Sappada in Friuli. Bellot: “Provvedimento incardinato in aula al Senato”. Piccoli: “Giochino del Pd che fa rinviare il voto per una strumentalizzazione elettorale”

Mag 31st, 2017 | By | Category: Cronaca/Politica, Riflettore

Raffaela Bellot, senatrice (Fare!)

“Si tratta di un momento importante e atteso, che arriva a più di un anno dalla conclusione dei lavori della Commissione Affari Costituzionali”. Così la senatrice tosiana Raffaela Bellot, che esprime soddisfazione per l’avvio della discussione sul provvedimento di cui la stessa senatrice è prima firmataria e che prevede il distacco del Comune di Sappada dal Veneto e la sua aggregazione alla regione Friuli Venezia Giulia. Stando agli accordi tra le varie forze politiche, l’esame del provvedimento proseguirà nelle sedute previste per l’ultima settimana del mese di giugno.

Quello odierno è un risultato tanto notevole quanto non casuale, frutto del lavoro del gruppo Fare! e dell’impegno costante delle senatrici Bellot e Bisinella per non lasciare inascoltata la voce levatasi dal referendum in cui la cittadinanza sappadina si è espressa per il passaggio alla provincia di Udine.

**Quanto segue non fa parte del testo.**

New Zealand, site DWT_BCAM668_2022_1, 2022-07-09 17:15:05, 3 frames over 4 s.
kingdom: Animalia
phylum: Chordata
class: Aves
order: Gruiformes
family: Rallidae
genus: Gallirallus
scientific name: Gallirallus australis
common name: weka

“Non sono certo mancate le difficoltà, dovute forse a mero calcolo politico” – ha ribadito la Bellot – “lo spettro di un rinvio si è palesato anche nelle ultime ore ma noi del gruppo Fare! abbiamo respinto con determinazione tale eventualità e richiesto con fermezza l’avvio della discussione”.
“Manca ora un ultimo sforzo per dare seguito alla richiesta della popolazione di Sappada; una richiesta frutto di una consultazione plebiscitaria e figlia di un legame che unisce Sappada e i sappadini alla regione carsica”. “E’ nostro dovere riconoscere a quelle popolazioni quanto richiesto. Lo dobbiamo a quei territori; lo dobbiamo al valore dell’identità che, da rappresentanti delle Istituzioni, abbiamo il compito di esaltare, custodire e tramandare”, ha concluso la senatrice.

Giovanni Piccoli, senatore Forza Italia

Non è altrettanto entusiasta il senatore Giovanni Piccoli, che dice “Il voto su Sappada è stato rinviato senza alcuna vergogna dal Pd. Ancora una volta, il caso Sappada è stato oggetto di una assurda strumentalizzazione”.

“La maggioranza ha chiesto e ottenuto il rinvio della trattazione del punto in aula perché mancava la relatrice della proposta di legge”.

“La verità è che il Pd ha fatto tutto questo per motivi di convenienza elettorale: nell’accontentare Sappada e la maggioranza dei sappadini con un voto positivo al passaggio, infatti, si sarebbero scontentati tutti quei cittadini residenti nei comuni referendari e che a giugno vanno al voto, come Lamon e Cortina. Una mossa stucchevole”, afferma Piccoli.

“Resto convinto che i sappadini meritino un sì e lo dico a malincuore da bellunese che vorrebbe favorire una maggiore unità del territorio piuttosto che la sua disgregazione. Purtroppo, in tutti questi anni non sono arrivate risposte utili: la mia proposta di legge per istituire un fondo perequativo tra Friuli e Veneto – sulla falsariga del Fondo Odi – è stata più volte scansata. Come se non bastasse, gli ultimi Governi a trazione Pd hanno aumentato le disparità di trattamento tra Regioni ordinarie e Regioni a statuto speciale. Insomma”, conclude Piccoli, “di fronte a un quadro immutato, non si può che votare sì. Peccato che anche stavolta la maggioranza abbia scelto di non decidere, rendendosi protagonista di un teatrino che mi lascia allibito”.